Several studies found about half of “vegetarians” admit to eating fish or meat from time to time. Self-identifying as vegetarian is not so much about not eating meat as it is signaling something such as “I care about my diet and health”, or “I care about climate change”. It is an activity and a label that says, “I care” (or it looks like I care), and gives the individual a group identity.

The media promoted “plant-based” eating, partly by tying it into human induced climate change – but mostly just because it seemed like a new thing. In northern climates, it is only possible to be vegetarian or vegan due to modern, global, food supply chains, modern transportation, and food storage (including freezing, refrigeration, canning).
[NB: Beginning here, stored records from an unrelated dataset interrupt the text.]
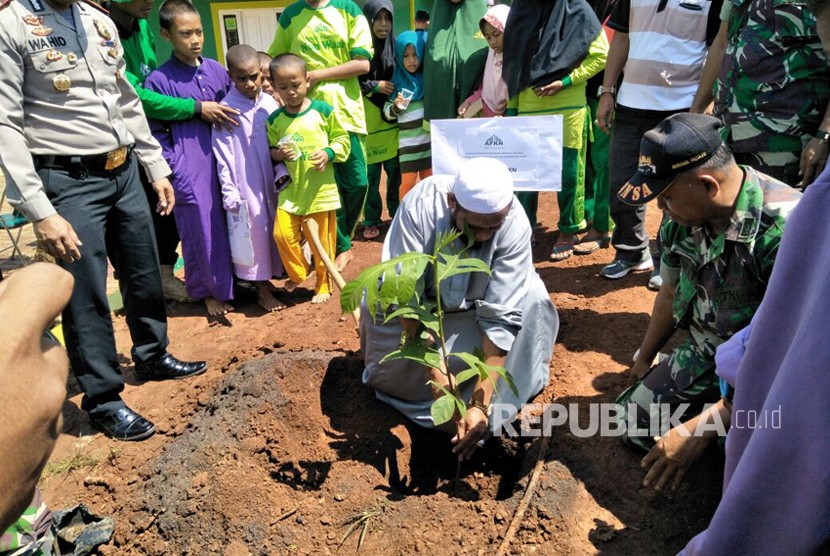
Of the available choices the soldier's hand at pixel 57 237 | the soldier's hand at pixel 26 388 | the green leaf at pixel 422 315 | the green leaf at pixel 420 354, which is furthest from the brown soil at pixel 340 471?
the soldier's hand at pixel 26 388

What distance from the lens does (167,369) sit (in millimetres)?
3635

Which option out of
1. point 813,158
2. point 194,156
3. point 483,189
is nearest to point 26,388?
point 483,189

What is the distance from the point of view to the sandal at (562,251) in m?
4.73

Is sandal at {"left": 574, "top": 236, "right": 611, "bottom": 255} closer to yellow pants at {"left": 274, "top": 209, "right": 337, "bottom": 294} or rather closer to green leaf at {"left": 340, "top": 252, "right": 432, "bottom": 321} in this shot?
yellow pants at {"left": 274, "top": 209, "right": 337, "bottom": 294}

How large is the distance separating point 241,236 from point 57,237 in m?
1.64

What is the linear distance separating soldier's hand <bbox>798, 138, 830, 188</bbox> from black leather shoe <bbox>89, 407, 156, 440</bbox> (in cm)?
319

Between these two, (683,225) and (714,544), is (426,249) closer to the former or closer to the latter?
(683,225)

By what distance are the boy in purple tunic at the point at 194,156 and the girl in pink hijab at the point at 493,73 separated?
71.9 inches

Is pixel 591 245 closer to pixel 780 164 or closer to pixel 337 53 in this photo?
pixel 780 164

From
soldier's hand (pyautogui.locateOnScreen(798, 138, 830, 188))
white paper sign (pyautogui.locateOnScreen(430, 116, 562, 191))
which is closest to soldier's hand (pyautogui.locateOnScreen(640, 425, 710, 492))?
soldier's hand (pyautogui.locateOnScreen(798, 138, 830, 188))

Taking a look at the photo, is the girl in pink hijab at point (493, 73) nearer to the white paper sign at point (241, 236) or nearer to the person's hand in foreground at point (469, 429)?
the white paper sign at point (241, 236)

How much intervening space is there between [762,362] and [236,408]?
8.51 ft

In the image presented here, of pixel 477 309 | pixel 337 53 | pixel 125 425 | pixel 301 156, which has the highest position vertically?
pixel 337 53

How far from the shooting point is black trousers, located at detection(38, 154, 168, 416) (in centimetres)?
293
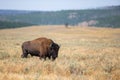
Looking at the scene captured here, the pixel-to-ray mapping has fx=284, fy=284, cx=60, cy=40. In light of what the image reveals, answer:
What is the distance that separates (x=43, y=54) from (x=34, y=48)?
936 millimetres

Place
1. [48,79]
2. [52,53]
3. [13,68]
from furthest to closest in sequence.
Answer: [52,53], [13,68], [48,79]

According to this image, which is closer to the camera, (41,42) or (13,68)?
(13,68)

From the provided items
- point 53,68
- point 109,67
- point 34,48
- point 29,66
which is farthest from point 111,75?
point 34,48

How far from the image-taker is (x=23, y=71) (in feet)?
38.3

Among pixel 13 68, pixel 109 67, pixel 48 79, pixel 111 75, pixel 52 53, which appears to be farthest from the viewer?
pixel 52 53

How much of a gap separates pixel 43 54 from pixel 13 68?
392 cm

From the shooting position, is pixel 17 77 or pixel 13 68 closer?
pixel 17 77

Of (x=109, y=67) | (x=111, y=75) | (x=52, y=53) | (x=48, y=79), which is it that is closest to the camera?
(x=48, y=79)

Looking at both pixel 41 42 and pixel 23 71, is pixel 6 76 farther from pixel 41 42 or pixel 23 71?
pixel 41 42

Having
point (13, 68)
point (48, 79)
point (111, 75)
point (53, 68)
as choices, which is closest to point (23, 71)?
point (13, 68)

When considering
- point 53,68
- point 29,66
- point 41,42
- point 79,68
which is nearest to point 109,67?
point 79,68

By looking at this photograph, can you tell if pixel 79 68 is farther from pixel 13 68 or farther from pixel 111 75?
pixel 13 68

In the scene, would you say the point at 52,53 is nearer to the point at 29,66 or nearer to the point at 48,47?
the point at 48,47

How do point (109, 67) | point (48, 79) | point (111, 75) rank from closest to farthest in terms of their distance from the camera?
point (48, 79) → point (111, 75) → point (109, 67)
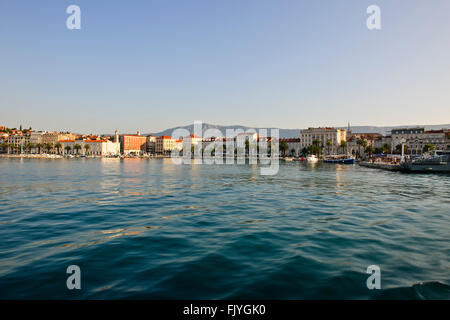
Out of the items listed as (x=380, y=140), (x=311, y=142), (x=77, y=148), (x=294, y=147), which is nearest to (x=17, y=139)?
(x=77, y=148)

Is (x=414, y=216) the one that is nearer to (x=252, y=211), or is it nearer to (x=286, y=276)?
(x=252, y=211)

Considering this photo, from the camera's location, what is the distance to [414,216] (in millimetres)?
14250

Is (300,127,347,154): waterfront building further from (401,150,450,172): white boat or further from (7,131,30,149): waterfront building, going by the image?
(7,131,30,149): waterfront building

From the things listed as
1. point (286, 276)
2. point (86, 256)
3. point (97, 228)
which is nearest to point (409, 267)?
point (286, 276)

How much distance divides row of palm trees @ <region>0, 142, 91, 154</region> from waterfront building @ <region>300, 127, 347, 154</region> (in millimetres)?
136893

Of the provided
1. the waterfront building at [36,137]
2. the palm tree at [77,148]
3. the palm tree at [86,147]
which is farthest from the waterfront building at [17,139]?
the palm tree at [86,147]

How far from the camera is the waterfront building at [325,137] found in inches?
6752

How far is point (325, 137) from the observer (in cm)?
17425

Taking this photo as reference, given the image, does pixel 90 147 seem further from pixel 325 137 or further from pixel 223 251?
pixel 223 251

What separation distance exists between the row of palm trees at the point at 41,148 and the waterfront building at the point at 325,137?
13689 cm

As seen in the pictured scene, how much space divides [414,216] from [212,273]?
12.1 meters

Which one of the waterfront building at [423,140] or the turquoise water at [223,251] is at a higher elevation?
the waterfront building at [423,140]

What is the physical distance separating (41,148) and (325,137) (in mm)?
182716

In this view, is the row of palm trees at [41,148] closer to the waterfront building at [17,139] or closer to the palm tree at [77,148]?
the palm tree at [77,148]
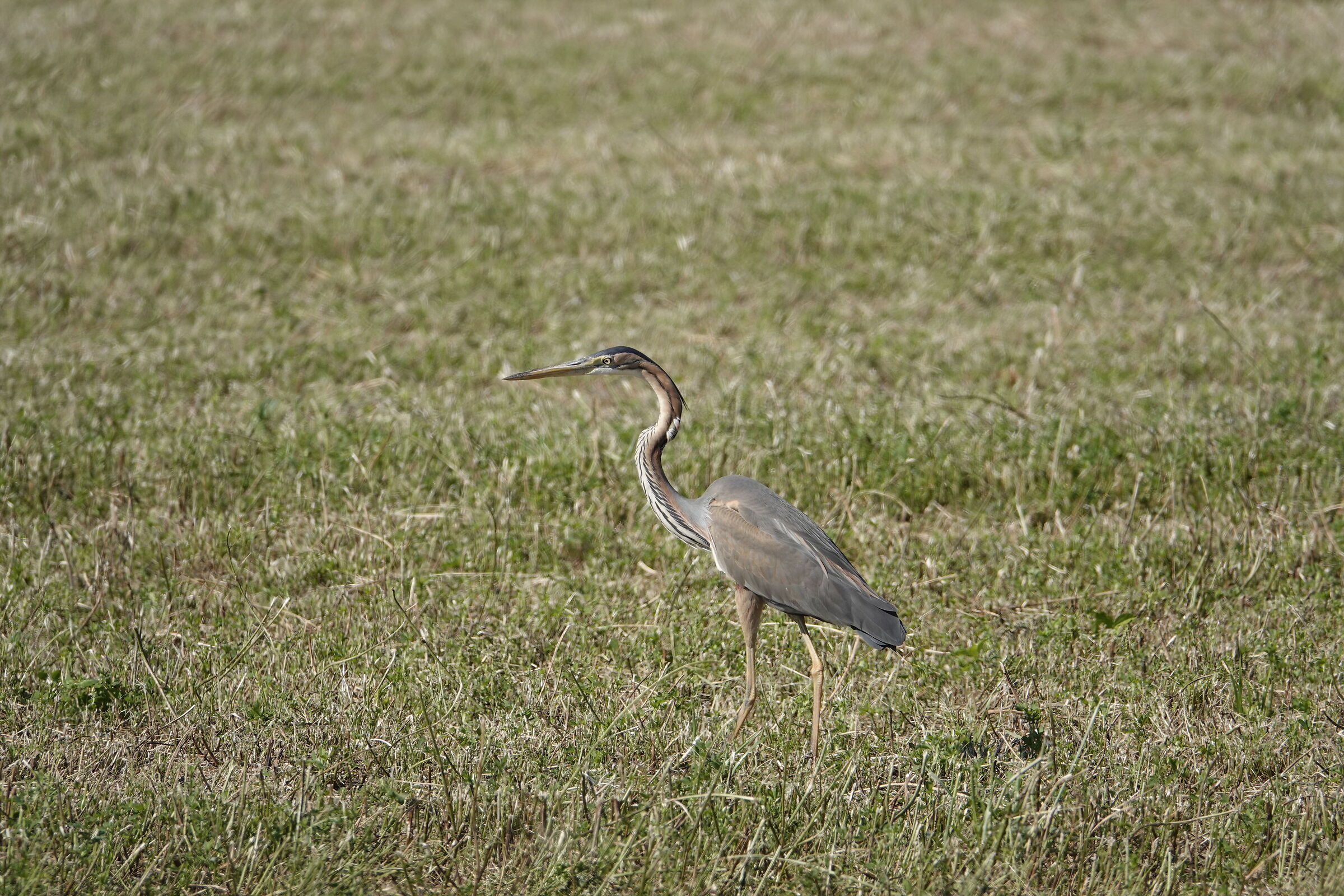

Sometimes it is tied to health outcomes. Some studies, for example, will say that meat eaters may have a 22% higher risk of heart disease. But when confounding variables are addressed, these studies mostly show that skinny people have lower risk of heart disease than overweight people – and vegetarians/vegans have, on average, a lower BMI.

There are a lot of people who “did everything right” – runners, vegetarian, working as medical professionals – and they had heart attacks anyway. Because heart disease is far more complex than the highly simplified view promoted by the AHA and media stories.

Eat however you want, and in a way that works for you. Your own eating style might not work for everyone else.